The WWII Memorial: Inadequate and Out of Place (The Washington Post)

By Charles Krauthammer, The Washington Post; Op-ed

Some causes are hopeless and yet still worth pursuing to the bitter end. And the bitter end comes soon for those who have for years opposed the ill-conceived World War II memorial. On Sept. 7, the National Capital Planning Commission, the last official body to rule, will undoubtedly vote to make it a fact.

After that, there will be lawsuits. One will claim that the site on which the memorial is to be established is, according to the National Park Service’s own studies, an integral part of the Lincoln Memorial and thus presumably inviolable.

This and the other suits will prove nothing more than delaying tactics–although we should cherish the few extra months they will provide before the memorial ruptures the harmony of the Mall.

How so? Because of the site. The proposed site is the Rainbow Pool, just beyond the Reflecting Pool that sits at the foot of the Lincoln Memorial. It is a magnificent space that offers a pristine vista stretching across the Mall from Lincoln to the Washington Monument to the Capitol.
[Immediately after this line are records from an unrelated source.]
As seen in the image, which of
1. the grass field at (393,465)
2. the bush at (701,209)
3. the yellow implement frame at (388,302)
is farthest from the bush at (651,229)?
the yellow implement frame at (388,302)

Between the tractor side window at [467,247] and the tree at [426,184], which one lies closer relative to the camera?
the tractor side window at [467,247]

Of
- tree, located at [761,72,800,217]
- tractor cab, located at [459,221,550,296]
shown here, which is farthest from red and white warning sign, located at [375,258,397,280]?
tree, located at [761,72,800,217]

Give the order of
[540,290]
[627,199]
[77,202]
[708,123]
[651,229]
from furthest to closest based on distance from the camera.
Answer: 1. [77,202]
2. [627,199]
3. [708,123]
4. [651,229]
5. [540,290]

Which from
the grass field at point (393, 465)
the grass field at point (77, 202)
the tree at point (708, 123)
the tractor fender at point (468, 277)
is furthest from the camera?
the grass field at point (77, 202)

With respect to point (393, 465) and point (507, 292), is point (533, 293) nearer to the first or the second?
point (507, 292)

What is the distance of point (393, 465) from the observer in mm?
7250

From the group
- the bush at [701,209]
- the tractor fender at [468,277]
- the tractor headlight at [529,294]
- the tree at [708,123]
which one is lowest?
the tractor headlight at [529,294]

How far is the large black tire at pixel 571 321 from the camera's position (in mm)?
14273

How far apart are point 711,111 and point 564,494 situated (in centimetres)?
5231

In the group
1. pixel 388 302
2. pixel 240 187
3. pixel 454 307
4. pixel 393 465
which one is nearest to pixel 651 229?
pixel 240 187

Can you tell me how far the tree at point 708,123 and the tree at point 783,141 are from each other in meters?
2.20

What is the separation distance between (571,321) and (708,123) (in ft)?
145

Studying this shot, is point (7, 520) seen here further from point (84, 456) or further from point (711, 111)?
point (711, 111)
The World War II memorial is to be erected directly in that line of sight. It will mar forever one of the most glorious spaces of any capital on the planet, a vast bucolic promenade stretching two miles from shrine to shrine.

The central problem remains today what it always has been: the disproportion in scale between the site, a modest patch of green, and the event, the greatest in American history since the Civil War. Anything modest enough to fit the site and not disrupt its subtle harmonies cannot do justice to the majesty of America’s struggle in the Second World War. Yet anything large enough to match the grandeur of World War II will necessarily dwarf and crush the site.

It is because of that contradiction that the late Rick Hart, who sculpted the “Ex Nihilo” tympanum at the National Cathedral and the figures at the Vietnam Memorial, proposed an alternative: a grand monument to be erected directly across the Potomac from the Mall on an unused circle at the entrance to Arlington Cemetery. The circle could be the site of a triumphal arch or some other unapologetically bold architectural element, and the surrounding area could house a museum, making the memorial a place not just for contemplation but for education of future generations.

The site on the Mall originally had an underground museum, too. But it had to be scrapped because its size and weight, and the resulting traffic and congestion, would have grossly violated the serenity of the Mall.

The memorial was then accordingly and repeatedly scaled down. Until we now have what? A pool with an as yet unknown architectural element in the center, surrounded by 17-foot-high granite columns with wreaths. There will be 56 of these, representing the states and the territories.

In the desperate search for some subdued element, the plan chooses to represent states. What in God’s name does this have to do with the Second World War? States? The Civil War was about states. Half the country is littered with monuments to the 54th Massachusetts or the 20th Maine or the 2nd Texas.

In the 1860s, Americans fought in state militias as representatives of their states. But the 1940s? The great war was forged from the contributions of farm boys and physicists, Brahmins and working men, women and blacks, immigrants and industrialists.

These were the sinews of war. If there were a museum, as there would be at a more suitable site, these would be the subject of study and exposition. (How the war, for example, was an incubator for the later emancipation of women and African Americans.) States? Have you ever read a paper titled “Idaho and the Second World War?”

There will be other elements added. A stone wall making it nearly impossible to walk directly east-west across the Mall. Two arches representing the Atlantic and Pacific fronts, rising a monstrous 41 feet above the Mall, dwarfing everything around. And more.

No matter. It will be built. And we will come. In reverence. We will go there to pay homage to the generation that waged the most monumental, most unequivocally righteous struggle in history. But we will feel a tinge of sorrow that, because of its location, their memorial necessarily could not rise to adequately represent the grandeur of their achievement.

They did, after all, save the world. They deserve better.